Freundschaft und Liebe, diese Formen der menschlichen Bindung werden sehr differenziert betrachtet. Und diese Beziehungsmöglichkeiten gibt es ja nicht nur in der schwulen Communitiy, auch mich, als Cis-Frau, holt die Autorin damit ab und führt mich zu einem Thema, mit dem ich mich nicht so sehr beschäftigt habe: die Geschichte von AIDS/HIV anhand der schwule Szene im Chicago der Achtziger. Ich lerne über das Todesurteil mit seinen verschiedenen Ausprägungen, wie man zugrunde gehen kann, bis zu den ersten Behandlungshoffnungen, bis zum derzeitigen Stand.

Verantwortung

Wie geht man mit Verantwortung in Zeiten einer Seuche um? Das ist die große Frage, die wir uns aktuell aus dem Roman mitnehmen können. Wie verhält sich der Einzelne in einer Situation, in der ein Kontakt tödlich sein kann? Wie wird es politisch gehandhabt? Auch dieser Frage wird im Roman nachgegangen.
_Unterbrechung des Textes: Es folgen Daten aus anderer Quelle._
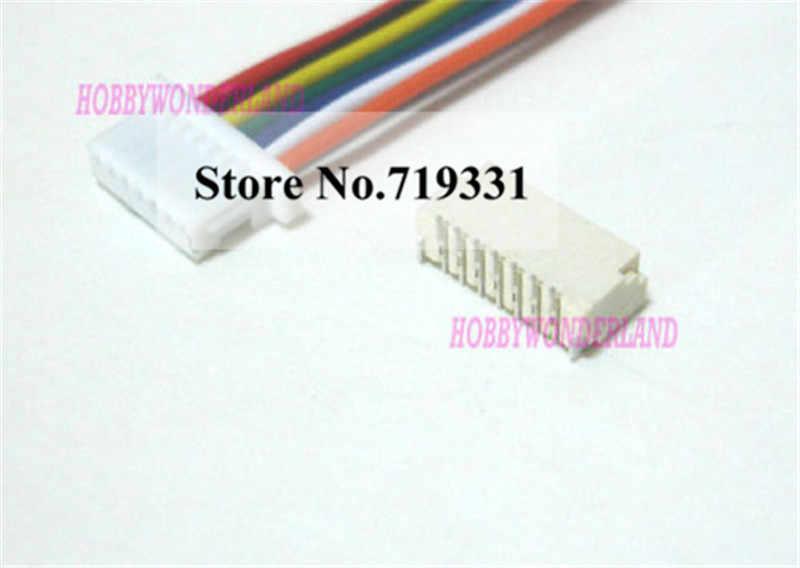 10 sets sh الجزئي 1.0 دبوس موصل jst الإناث و الذكور موصل بأسلاك الكابلات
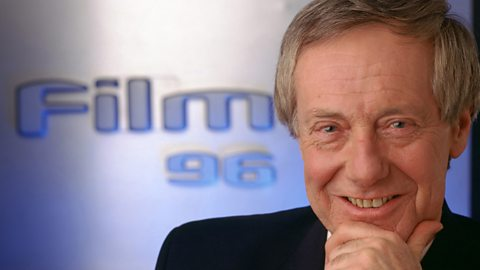 Image result for barry norman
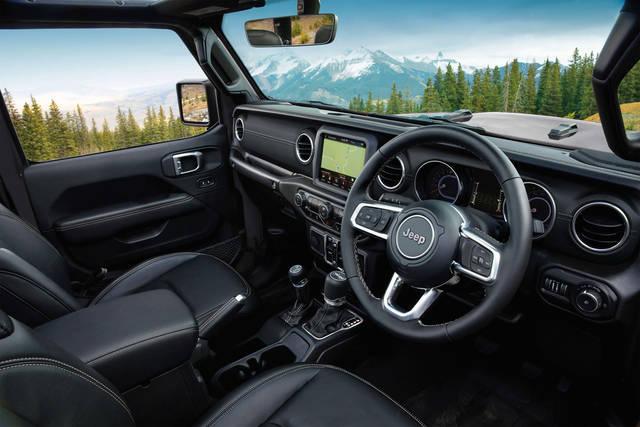 新型「Jeep® Wrangler(ラングラー)」を発表 | FCAジャパン株式会社 (49312)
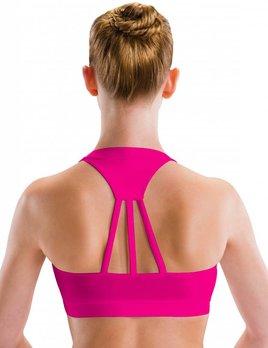Motionwear Wide Neck 3 Strap Bra by Motionwear Style 3030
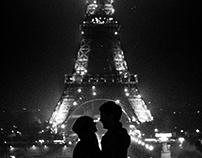 The city of Love - PARIS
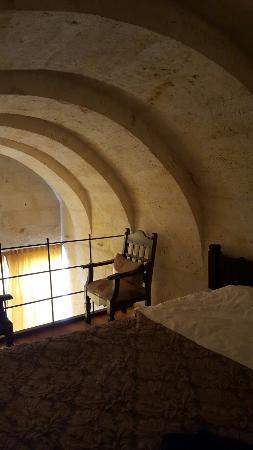 Perimasali Cave Hotel - Cappadocia: 20160103_092209_large.jpg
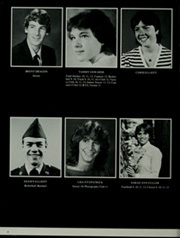 Page 12, 1984 Edition, Milton High School - Blue Gold Yearbook (Milton, VT) online yearbook collection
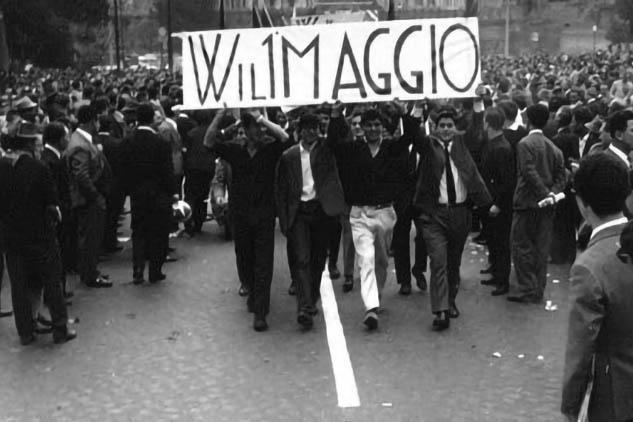 1 maggio, festa dei lavoratori: le origini in Italia e nel mondo. Una ricorrenza ufficiale nello stesso giorno in diversi paesi del mondo
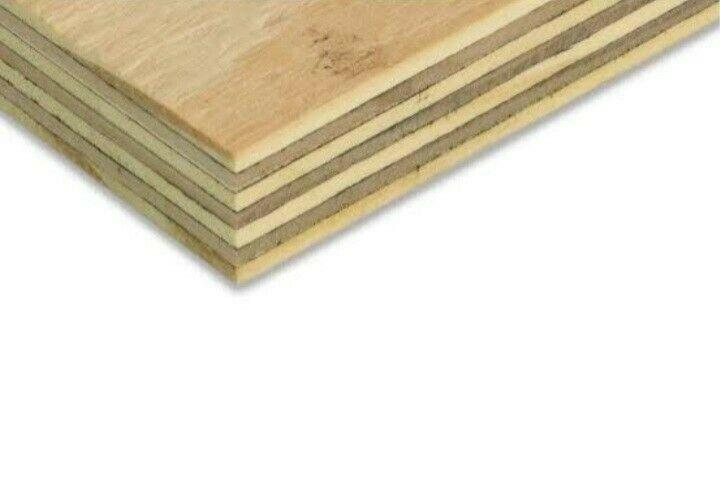 Looking for boards, planks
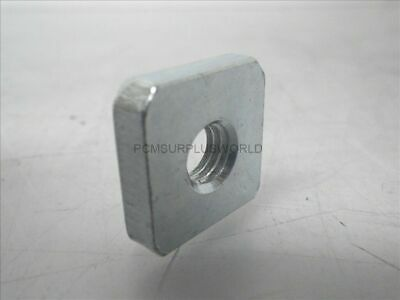 XLAQ 8 XLAQ8 Flexlink Square Nut M8 (New)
Ein großer Roman, der Stoff zum Nachdenken in unserer speziellen Seuchensituation liefert, aber auch extrem viel Lesevergnügen bereitet.

The Great Believers, Rebekka Makkai

Ich habe den Roman auf Englisch gelesen:

„The Great Belivers“, Penguin Books, 2019.

Danke an das Exemplar an meine liebe Bloggerkollegin Salon Simone! Sie hat den Roman auch in ihrem charmanten Blog besprochen.

  • Rebecca Makkai
  • „Die Optimisten“
  • Eisele Verlag
  • Hardcover mit Schutzumschlag
  • 624 Seiten
  • „The Great Believers“
  • Aus dem Amerikanischen übersetzt von Bettina Abarbanell.